The Issuers have sole discretion regarding whether to commence construction of Phase II of any of the Jersey Valley, McGinness Hills and Tuscarora facilities. If a facility Phase II is undertaken for any of the facilities, the Issuers may issue Phase II tranches of Notes, comprised of one or more of the Series C Notes, the Series D Notes, the Series E Notes and the Series F Notes, to finance a portion of the construction costs of such Phase II of any facility. The aggregate principal amount of all Phase II Notes may not exceed $170 million. The aggregate principal amount of each series of Notes comprising a Phase II tranche will be determined by the Issuers in their sole discretion provided that certain financial ratios are satisfied pursuant to the terms of the Note Purchase Agreement and subject to the aggregate limit noted above.

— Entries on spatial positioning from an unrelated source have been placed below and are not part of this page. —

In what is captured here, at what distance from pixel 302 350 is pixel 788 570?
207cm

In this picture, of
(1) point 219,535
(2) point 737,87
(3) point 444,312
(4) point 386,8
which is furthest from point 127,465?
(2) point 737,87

The DOE will guarantee payment of 80% of principal and interest on the Notes (the “DOE Guarantee”) pursuant to Section 1705 of Title XVII of the Energy Policy Act of 2005, as amended The conditions precedent to the issuance of the OFC 2 Senior Secured Notes include certain specified conditions required by the DOE in connection with the DOE Guarantee.

The OFC 2 Senior Secured Notes are collateralized by substantially all of the assets of OFC 2 and those of its wholly owned subsidiaries and are fully and unconditionally guaranteed by all of the wholly owned subsidiaries of OFC 2. There are various restrictive covenants under the OFC 2 Senior Secured Notes, which include limitations on additional indebtedness and payment of dividends.

In addition, in connection with the issuance of each Series of OFC 2 Senior Secured Notes, the Company will provide a guarantee with respect to the OFC 2 Senior Secured Notes, which will be available to be drawn upon if specific trigger events occur. One trigger event is the failure of any facility financed by the relevant Series of OFC 2 Senior Secured Notes to reach completion and meet certain operational performance levels (the non-performance trigger) which gives rise to a prepayment obligation on the OFC 2 Senior Secured Notes. The other trigger event is a payment default on the OFC 2 Senior Secured Notes or the occurrence of certain fundamental defaults that result in the acceleration of the Notes, in each case that occurs prior to the date that the relevant facility(ies) financed by such OFC 2 Senior Secured Notes reaches completion and meets certain operational performance levels. A demand on the Company’s guarantee based on the non-performance trigger is limited to an amount equal to the prepayment amount on the OFC 2 Senior Secured Notes necessary to bring the Issuers into compliance with certain coverage ratios. A demand on the Company’s guarantee based on the other trigger event is not limited.

The OFC 2 Senior Secured Notes will mature and the principal amount of the OFC 2 Senior Secured Notes will be payable in equal quarterly installments in accordance with an amortization schedule attached to such Notes and in any event not later than December 31, 2034. Each Series of Notes will bear interest at a rate calculated based on a spread over the Treasury yield curve that will be set at least ten business days prior to the issuance of such Series of Notes. Interest will be payable quarterly in arrears.

 

On October 31, 2011, OFC 2 and the Issuers completed the sale of $151.7 million aggregate principal amount of Series A Notes due 2032 (the “Series A Notes”). The net proceeds from the sale of the Series A Notes, after deducting transaction fees and expenses, were approximately $147.4 million, and will be used to finance a portion of the construction costs of Phase I of the McGinness Hills and Tuscarora facilities. The Issuers will pay 4.687% interest on the Series A Notes quarterly in arrears on the last day of each of March, June, September and December in each year, commencing on December 31, 2011.